*Given instruction 1*.
List each type of application that the Coding Stadium announcement names as acceptable.
*Given instruction 2*.
Carry on the Coding Stadium announcement from its final line.

*Reading text*.
Data is here: <http://dl.dropbox.com/u/28596024/recipes%282%29.zip>
The guidelines are: You may populate a "database" with this data,
and, that's it! No queries/stored procedures shall be saved nor shall
anything else be done until the night!
On the night, we will all start from a scratch project and attempt to
do, "something", with this data. If you have other data you want to
add, feel free to do so (share it if you like). Any type of
application will be accepted (mobile/data manipulating
only/website/etc). 20 minutes will be allocated, with a further 15 to
discussing solutions and ranking them in some fashion. Hopefully you
will be first in the rankings as determined by aforementioned system!
The prize? Bragging rights and the acclaim of your peers!
Participation is expected even from those who don't compete - You
must watch and comment and generally try talk to the programmers while
they program, perhaps offering them advice on how to program, where to
place that semicolon or tab, what bracket they are missing, and most
importantly - how they are clearly not doing it the most efficient way
and it would be substantially better were they to do it in *this*
fashion ... (Be prepared for friendly backtalk ...)
So, bring your laptops and prepare to face defeat, in, Coding Stadium!

*Supplied material*.

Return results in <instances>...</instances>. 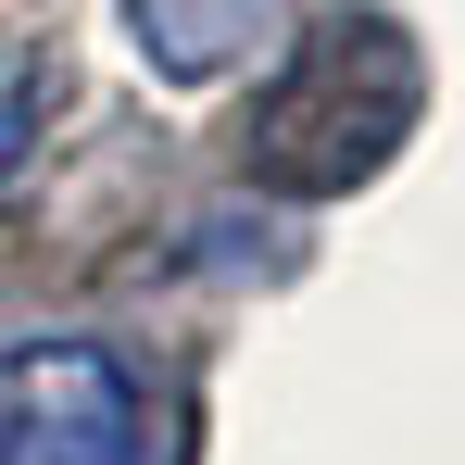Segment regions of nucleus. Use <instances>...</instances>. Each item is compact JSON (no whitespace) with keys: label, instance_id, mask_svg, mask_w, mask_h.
Segmentation results:
<instances>
[{"label":"nucleus","instance_id":"1","mask_svg":"<svg viewBox=\"0 0 465 465\" xmlns=\"http://www.w3.org/2000/svg\"><path fill=\"white\" fill-rule=\"evenodd\" d=\"M415 101H428V64L390 13H314L239 114V176L277 202H340L415 139Z\"/></svg>","mask_w":465,"mask_h":465},{"label":"nucleus","instance_id":"2","mask_svg":"<svg viewBox=\"0 0 465 465\" xmlns=\"http://www.w3.org/2000/svg\"><path fill=\"white\" fill-rule=\"evenodd\" d=\"M0 465H152V390L101 340H25L0 365Z\"/></svg>","mask_w":465,"mask_h":465}]
</instances>
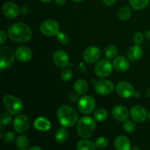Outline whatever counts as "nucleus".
<instances>
[{
	"label": "nucleus",
	"mask_w": 150,
	"mask_h": 150,
	"mask_svg": "<svg viewBox=\"0 0 150 150\" xmlns=\"http://www.w3.org/2000/svg\"><path fill=\"white\" fill-rule=\"evenodd\" d=\"M112 65L108 59H102L97 63L95 67V73L98 77L105 78L112 73Z\"/></svg>",
	"instance_id": "obj_8"
},
{
	"label": "nucleus",
	"mask_w": 150,
	"mask_h": 150,
	"mask_svg": "<svg viewBox=\"0 0 150 150\" xmlns=\"http://www.w3.org/2000/svg\"><path fill=\"white\" fill-rule=\"evenodd\" d=\"M101 1H102V2L105 5L110 6V5H112V4H114V3L117 1V0H101Z\"/></svg>",
	"instance_id": "obj_38"
},
{
	"label": "nucleus",
	"mask_w": 150,
	"mask_h": 150,
	"mask_svg": "<svg viewBox=\"0 0 150 150\" xmlns=\"http://www.w3.org/2000/svg\"><path fill=\"white\" fill-rule=\"evenodd\" d=\"M117 53H118V49L117 47L114 45H108L105 48V57L109 59L115 58L117 55Z\"/></svg>",
	"instance_id": "obj_27"
},
{
	"label": "nucleus",
	"mask_w": 150,
	"mask_h": 150,
	"mask_svg": "<svg viewBox=\"0 0 150 150\" xmlns=\"http://www.w3.org/2000/svg\"><path fill=\"white\" fill-rule=\"evenodd\" d=\"M130 117L135 122L142 123L148 118V113L146 109L141 105H135L132 107L130 111Z\"/></svg>",
	"instance_id": "obj_12"
},
{
	"label": "nucleus",
	"mask_w": 150,
	"mask_h": 150,
	"mask_svg": "<svg viewBox=\"0 0 150 150\" xmlns=\"http://www.w3.org/2000/svg\"><path fill=\"white\" fill-rule=\"evenodd\" d=\"M100 57V51L98 47L89 46L84 50L83 53V58L89 64L97 62Z\"/></svg>",
	"instance_id": "obj_11"
},
{
	"label": "nucleus",
	"mask_w": 150,
	"mask_h": 150,
	"mask_svg": "<svg viewBox=\"0 0 150 150\" xmlns=\"http://www.w3.org/2000/svg\"><path fill=\"white\" fill-rule=\"evenodd\" d=\"M30 150H34V149H38V150H42V148L39 147V146H32V147L29 148Z\"/></svg>",
	"instance_id": "obj_44"
},
{
	"label": "nucleus",
	"mask_w": 150,
	"mask_h": 150,
	"mask_svg": "<svg viewBox=\"0 0 150 150\" xmlns=\"http://www.w3.org/2000/svg\"><path fill=\"white\" fill-rule=\"evenodd\" d=\"M16 54L13 53V50L9 47L3 46L0 48V68L1 70L8 69L14 63Z\"/></svg>",
	"instance_id": "obj_5"
},
{
	"label": "nucleus",
	"mask_w": 150,
	"mask_h": 150,
	"mask_svg": "<svg viewBox=\"0 0 150 150\" xmlns=\"http://www.w3.org/2000/svg\"><path fill=\"white\" fill-rule=\"evenodd\" d=\"M34 127L40 131H48L51 129V124L45 117H38L34 122Z\"/></svg>",
	"instance_id": "obj_20"
},
{
	"label": "nucleus",
	"mask_w": 150,
	"mask_h": 150,
	"mask_svg": "<svg viewBox=\"0 0 150 150\" xmlns=\"http://www.w3.org/2000/svg\"><path fill=\"white\" fill-rule=\"evenodd\" d=\"M145 37H146V38L147 40H150V30L146 31V32H145Z\"/></svg>",
	"instance_id": "obj_42"
},
{
	"label": "nucleus",
	"mask_w": 150,
	"mask_h": 150,
	"mask_svg": "<svg viewBox=\"0 0 150 150\" xmlns=\"http://www.w3.org/2000/svg\"><path fill=\"white\" fill-rule=\"evenodd\" d=\"M114 146L117 150H128L130 149V142L126 136H120L114 141Z\"/></svg>",
	"instance_id": "obj_21"
},
{
	"label": "nucleus",
	"mask_w": 150,
	"mask_h": 150,
	"mask_svg": "<svg viewBox=\"0 0 150 150\" xmlns=\"http://www.w3.org/2000/svg\"><path fill=\"white\" fill-rule=\"evenodd\" d=\"M57 40L62 45H67L70 42V39H69L68 35L64 32H59L57 35Z\"/></svg>",
	"instance_id": "obj_33"
},
{
	"label": "nucleus",
	"mask_w": 150,
	"mask_h": 150,
	"mask_svg": "<svg viewBox=\"0 0 150 150\" xmlns=\"http://www.w3.org/2000/svg\"><path fill=\"white\" fill-rule=\"evenodd\" d=\"M15 54L16 59L22 62H27L32 57V51L30 48L26 46H20L16 48Z\"/></svg>",
	"instance_id": "obj_16"
},
{
	"label": "nucleus",
	"mask_w": 150,
	"mask_h": 150,
	"mask_svg": "<svg viewBox=\"0 0 150 150\" xmlns=\"http://www.w3.org/2000/svg\"><path fill=\"white\" fill-rule=\"evenodd\" d=\"M113 66L119 72L127 71L130 67V63L128 60L122 56L117 57L113 62Z\"/></svg>",
	"instance_id": "obj_18"
},
{
	"label": "nucleus",
	"mask_w": 150,
	"mask_h": 150,
	"mask_svg": "<svg viewBox=\"0 0 150 150\" xmlns=\"http://www.w3.org/2000/svg\"><path fill=\"white\" fill-rule=\"evenodd\" d=\"M68 139V133L66 130L65 127H62L58 129L55 133V139L57 143L63 144Z\"/></svg>",
	"instance_id": "obj_23"
},
{
	"label": "nucleus",
	"mask_w": 150,
	"mask_h": 150,
	"mask_svg": "<svg viewBox=\"0 0 150 150\" xmlns=\"http://www.w3.org/2000/svg\"><path fill=\"white\" fill-rule=\"evenodd\" d=\"M7 40V35L4 31H1L0 32V43L3 44Z\"/></svg>",
	"instance_id": "obj_37"
},
{
	"label": "nucleus",
	"mask_w": 150,
	"mask_h": 150,
	"mask_svg": "<svg viewBox=\"0 0 150 150\" xmlns=\"http://www.w3.org/2000/svg\"><path fill=\"white\" fill-rule=\"evenodd\" d=\"M2 12L6 17L10 19H13L18 16L20 13V9L15 3L7 1L3 5Z\"/></svg>",
	"instance_id": "obj_15"
},
{
	"label": "nucleus",
	"mask_w": 150,
	"mask_h": 150,
	"mask_svg": "<svg viewBox=\"0 0 150 150\" xmlns=\"http://www.w3.org/2000/svg\"><path fill=\"white\" fill-rule=\"evenodd\" d=\"M132 15V11L130 8L127 7H122L118 12V16L121 20L125 21L130 18Z\"/></svg>",
	"instance_id": "obj_29"
},
{
	"label": "nucleus",
	"mask_w": 150,
	"mask_h": 150,
	"mask_svg": "<svg viewBox=\"0 0 150 150\" xmlns=\"http://www.w3.org/2000/svg\"><path fill=\"white\" fill-rule=\"evenodd\" d=\"M74 90L79 95H83L88 90V83L84 79H79L74 83Z\"/></svg>",
	"instance_id": "obj_22"
},
{
	"label": "nucleus",
	"mask_w": 150,
	"mask_h": 150,
	"mask_svg": "<svg viewBox=\"0 0 150 150\" xmlns=\"http://www.w3.org/2000/svg\"><path fill=\"white\" fill-rule=\"evenodd\" d=\"M15 138H16V134L13 132H7V133H4V136H3L2 139L4 141V143L7 144H10L12 142L14 141Z\"/></svg>",
	"instance_id": "obj_35"
},
{
	"label": "nucleus",
	"mask_w": 150,
	"mask_h": 150,
	"mask_svg": "<svg viewBox=\"0 0 150 150\" xmlns=\"http://www.w3.org/2000/svg\"><path fill=\"white\" fill-rule=\"evenodd\" d=\"M8 35L14 42H26L32 38V31L25 23H16L9 28Z\"/></svg>",
	"instance_id": "obj_2"
},
{
	"label": "nucleus",
	"mask_w": 150,
	"mask_h": 150,
	"mask_svg": "<svg viewBox=\"0 0 150 150\" xmlns=\"http://www.w3.org/2000/svg\"><path fill=\"white\" fill-rule=\"evenodd\" d=\"M132 149H137V150H139L140 149H139V147H136V146H134V147L132 148Z\"/></svg>",
	"instance_id": "obj_47"
},
{
	"label": "nucleus",
	"mask_w": 150,
	"mask_h": 150,
	"mask_svg": "<svg viewBox=\"0 0 150 150\" xmlns=\"http://www.w3.org/2000/svg\"><path fill=\"white\" fill-rule=\"evenodd\" d=\"M60 76H61V79L63 81H68L72 79V76H73L72 70L70 68H64L61 72Z\"/></svg>",
	"instance_id": "obj_34"
},
{
	"label": "nucleus",
	"mask_w": 150,
	"mask_h": 150,
	"mask_svg": "<svg viewBox=\"0 0 150 150\" xmlns=\"http://www.w3.org/2000/svg\"><path fill=\"white\" fill-rule=\"evenodd\" d=\"M95 146H96L98 149H105V148L107 147L108 144V139H106L105 137H101L98 138L96 139L95 142Z\"/></svg>",
	"instance_id": "obj_30"
},
{
	"label": "nucleus",
	"mask_w": 150,
	"mask_h": 150,
	"mask_svg": "<svg viewBox=\"0 0 150 150\" xmlns=\"http://www.w3.org/2000/svg\"><path fill=\"white\" fill-rule=\"evenodd\" d=\"M28 12L29 11H28L27 7H23L20 9V13L21 14L23 15V16H25V15L27 14Z\"/></svg>",
	"instance_id": "obj_39"
},
{
	"label": "nucleus",
	"mask_w": 150,
	"mask_h": 150,
	"mask_svg": "<svg viewBox=\"0 0 150 150\" xmlns=\"http://www.w3.org/2000/svg\"><path fill=\"white\" fill-rule=\"evenodd\" d=\"M40 30L44 35L54 36L59 32V24L54 20L45 21L40 26Z\"/></svg>",
	"instance_id": "obj_7"
},
{
	"label": "nucleus",
	"mask_w": 150,
	"mask_h": 150,
	"mask_svg": "<svg viewBox=\"0 0 150 150\" xmlns=\"http://www.w3.org/2000/svg\"><path fill=\"white\" fill-rule=\"evenodd\" d=\"M29 142L25 136H20L16 139V146L19 150H26L29 148Z\"/></svg>",
	"instance_id": "obj_24"
},
{
	"label": "nucleus",
	"mask_w": 150,
	"mask_h": 150,
	"mask_svg": "<svg viewBox=\"0 0 150 150\" xmlns=\"http://www.w3.org/2000/svg\"><path fill=\"white\" fill-rule=\"evenodd\" d=\"M95 144L89 140H81L76 146L78 150H95Z\"/></svg>",
	"instance_id": "obj_25"
},
{
	"label": "nucleus",
	"mask_w": 150,
	"mask_h": 150,
	"mask_svg": "<svg viewBox=\"0 0 150 150\" xmlns=\"http://www.w3.org/2000/svg\"><path fill=\"white\" fill-rule=\"evenodd\" d=\"M29 127V120L27 116L19 114L13 121V128L18 133H23L28 130Z\"/></svg>",
	"instance_id": "obj_10"
},
{
	"label": "nucleus",
	"mask_w": 150,
	"mask_h": 150,
	"mask_svg": "<svg viewBox=\"0 0 150 150\" xmlns=\"http://www.w3.org/2000/svg\"><path fill=\"white\" fill-rule=\"evenodd\" d=\"M150 0H130V5L134 10H139L145 8L149 4Z\"/></svg>",
	"instance_id": "obj_26"
},
{
	"label": "nucleus",
	"mask_w": 150,
	"mask_h": 150,
	"mask_svg": "<svg viewBox=\"0 0 150 150\" xmlns=\"http://www.w3.org/2000/svg\"><path fill=\"white\" fill-rule=\"evenodd\" d=\"M12 121L11 114L10 113H1L0 115V124L1 125H7L10 124Z\"/></svg>",
	"instance_id": "obj_32"
},
{
	"label": "nucleus",
	"mask_w": 150,
	"mask_h": 150,
	"mask_svg": "<svg viewBox=\"0 0 150 150\" xmlns=\"http://www.w3.org/2000/svg\"><path fill=\"white\" fill-rule=\"evenodd\" d=\"M144 41V35H142V32H137L136 35H134V42H136L137 45L142 43Z\"/></svg>",
	"instance_id": "obj_36"
},
{
	"label": "nucleus",
	"mask_w": 150,
	"mask_h": 150,
	"mask_svg": "<svg viewBox=\"0 0 150 150\" xmlns=\"http://www.w3.org/2000/svg\"><path fill=\"white\" fill-rule=\"evenodd\" d=\"M143 48L139 45H133L129 48L127 51V57L131 61H137L143 56Z\"/></svg>",
	"instance_id": "obj_19"
},
{
	"label": "nucleus",
	"mask_w": 150,
	"mask_h": 150,
	"mask_svg": "<svg viewBox=\"0 0 150 150\" xmlns=\"http://www.w3.org/2000/svg\"><path fill=\"white\" fill-rule=\"evenodd\" d=\"M123 128L126 132L131 133L136 130V125L131 120H125L123 123Z\"/></svg>",
	"instance_id": "obj_31"
},
{
	"label": "nucleus",
	"mask_w": 150,
	"mask_h": 150,
	"mask_svg": "<svg viewBox=\"0 0 150 150\" xmlns=\"http://www.w3.org/2000/svg\"><path fill=\"white\" fill-rule=\"evenodd\" d=\"M96 123L91 117H83L77 122L76 130L79 136L83 139L89 138L95 130Z\"/></svg>",
	"instance_id": "obj_3"
},
{
	"label": "nucleus",
	"mask_w": 150,
	"mask_h": 150,
	"mask_svg": "<svg viewBox=\"0 0 150 150\" xmlns=\"http://www.w3.org/2000/svg\"><path fill=\"white\" fill-rule=\"evenodd\" d=\"M116 91L120 97L123 98H130L134 96L135 89L130 83L121 81L117 83Z\"/></svg>",
	"instance_id": "obj_9"
},
{
	"label": "nucleus",
	"mask_w": 150,
	"mask_h": 150,
	"mask_svg": "<svg viewBox=\"0 0 150 150\" xmlns=\"http://www.w3.org/2000/svg\"><path fill=\"white\" fill-rule=\"evenodd\" d=\"M112 115L117 121L125 122L128 118L129 111L123 105H117L112 109Z\"/></svg>",
	"instance_id": "obj_17"
},
{
	"label": "nucleus",
	"mask_w": 150,
	"mask_h": 150,
	"mask_svg": "<svg viewBox=\"0 0 150 150\" xmlns=\"http://www.w3.org/2000/svg\"><path fill=\"white\" fill-rule=\"evenodd\" d=\"M94 117L98 122H103L108 117V112L104 108H100L94 113Z\"/></svg>",
	"instance_id": "obj_28"
},
{
	"label": "nucleus",
	"mask_w": 150,
	"mask_h": 150,
	"mask_svg": "<svg viewBox=\"0 0 150 150\" xmlns=\"http://www.w3.org/2000/svg\"><path fill=\"white\" fill-rule=\"evenodd\" d=\"M40 1L43 3H48L52 1V0H40Z\"/></svg>",
	"instance_id": "obj_45"
},
{
	"label": "nucleus",
	"mask_w": 150,
	"mask_h": 150,
	"mask_svg": "<svg viewBox=\"0 0 150 150\" xmlns=\"http://www.w3.org/2000/svg\"><path fill=\"white\" fill-rule=\"evenodd\" d=\"M73 1H75V2H81L83 0H73Z\"/></svg>",
	"instance_id": "obj_46"
},
{
	"label": "nucleus",
	"mask_w": 150,
	"mask_h": 150,
	"mask_svg": "<svg viewBox=\"0 0 150 150\" xmlns=\"http://www.w3.org/2000/svg\"><path fill=\"white\" fill-rule=\"evenodd\" d=\"M55 2L58 5H63L66 2V0H55Z\"/></svg>",
	"instance_id": "obj_40"
},
{
	"label": "nucleus",
	"mask_w": 150,
	"mask_h": 150,
	"mask_svg": "<svg viewBox=\"0 0 150 150\" xmlns=\"http://www.w3.org/2000/svg\"><path fill=\"white\" fill-rule=\"evenodd\" d=\"M148 119L150 120V111L149 113H148Z\"/></svg>",
	"instance_id": "obj_48"
},
{
	"label": "nucleus",
	"mask_w": 150,
	"mask_h": 150,
	"mask_svg": "<svg viewBox=\"0 0 150 150\" xmlns=\"http://www.w3.org/2000/svg\"><path fill=\"white\" fill-rule=\"evenodd\" d=\"M3 105L7 111L12 115H16L19 114L23 109V103L16 96L11 95H4L2 99Z\"/></svg>",
	"instance_id": "obj_4"
},
{
	"label": "nucleus",
	"mask_w": 150,
	"mask_h": 150,
	"mask_svg": "<svg viewBox=\"0 0 150 150\" xmlns=\"http://www.w3.org/2000/svg\"><path fill=\"white\" fill-rule=\"evenodd\" d=\"M145 95L147 98H150V88H147L145 91Z\"/></svg>",
	"instance_id": "obj_43"
},
{
	"label": "nucleus",
	"mask_w": 150,
	"mask_h": 150,
	"mask_svg": "<svg viewBox=\"0 0 150 150\" xmlns=\"http://www.w3.org/2000/svg\"><path fill=\"white\" fill-rule=\"evenodd\" d=\"M53 61L57 67L64 68L69 64V57L65 51L58 50L53 56Z\"/></svg>",
	"instance_id": "obj_14"
},
{
	"label": "nucleus",
	"mask_w": 150,
	"mask_h": 150,
	"mask_svg": "<svg viewBox=\"0 0 150 150\" xmlns=\"http://www.w3.org/2000/svg\"><path fill=\"white\" fill-rule=\"evenodd\" d=\"M57 115L59 122L65 128L73 127L79 119V115L76 109L67 105L60 106L57 110Z\"/></svg>",
	"instance_id": "obj_1"
},
{
	"label": "nucleus",
	"mask_w": 150,
	"mask_h": 150,
	"mask_svg": "<svg viewBox=\"0 0 150 150\" xmlns=\"http://www.w3.org/2000/svg\"><path fill=\"white\" fill-rule=\"evenodd\" d=\"M78 108L82 114H91L95 108V100L89 95H84L79 100Z\"/></svg>",
	"instance_id": "obj_6"
},
{
	"label": "nucleus",
	"mask_w": 150,
	"mask_h": 150,
	"mask_svg": "<svg viewBox=\"0 0 150 150\" xmlns=\"http://www.w3.org/2000/svg\"><path fill=\"white\" fill-rule=\"evenodd\" d=\"M114 84L110 81L100 80L95 83V92L101 95H105L111 94L114 90Z\"/></svg>",
	"instance_id": "obj_13"
},
{
	"label": "nucleus",
	"mask_w": 150,
	"mask_h": 150,
	"mask_svg": "<svg viewBox=\"0 0 150 150\" xmlns=\"http://www.w3.org/2000/svg\"><path fill=\"white\" fill-rule=\"evenodd\" d=\"M134 96L136 97V98H141V96H142V93H141L139 91H136V92H135Z\"/></svg>",
	"instance_id": "obj_41"
}]
</instances>
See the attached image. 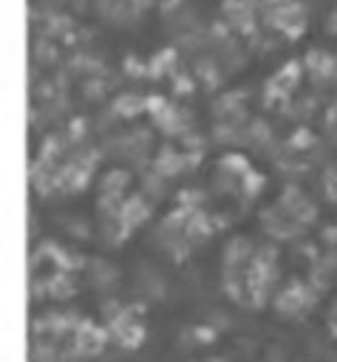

*Right answer 1*.
mobile, data manipulating only, website

*Right answer 2*.
(Feel free to add yourself to the list:
<http://sites.google.com/site/mxugau/home/2011-06-15>. You don't need
to prepare to compete; you can just show up and go for it on the
night).
The competition is expected to unfold something like:
<http://www.youtube.com/watch?v=TscjsNMvnDg>
Feel free to forward this on to anyone who you think is worthy of
competing! (Or anyone you want to embarrass with defeat ...)
--
Noon Silk | http://dnoondt.wordpress.com/ >
Fancy a quantum lunch? http://groups.google.com/group/quantum-lunch?hl=en
"Every morning when I wake up, I experience an exquisite joy — the joy
of being this signature."
Depends if we are looking for comedy or edible food!
Maybe it can convert any normal recipe into a recipe for (weird) pizza? lol
Sam
The dataset is incomplete. It's meant to have a number of other tables,
including an ingredients table and a recipes table that ties together
the
ingredients and the method (which is the table provided). I guess that
adds to the fun, but still.
A question: Do the owners of this data (at <mysql://mysql.tastestalkr.com
>)
know and approve of the publication and use of this data?
Clifford Heath.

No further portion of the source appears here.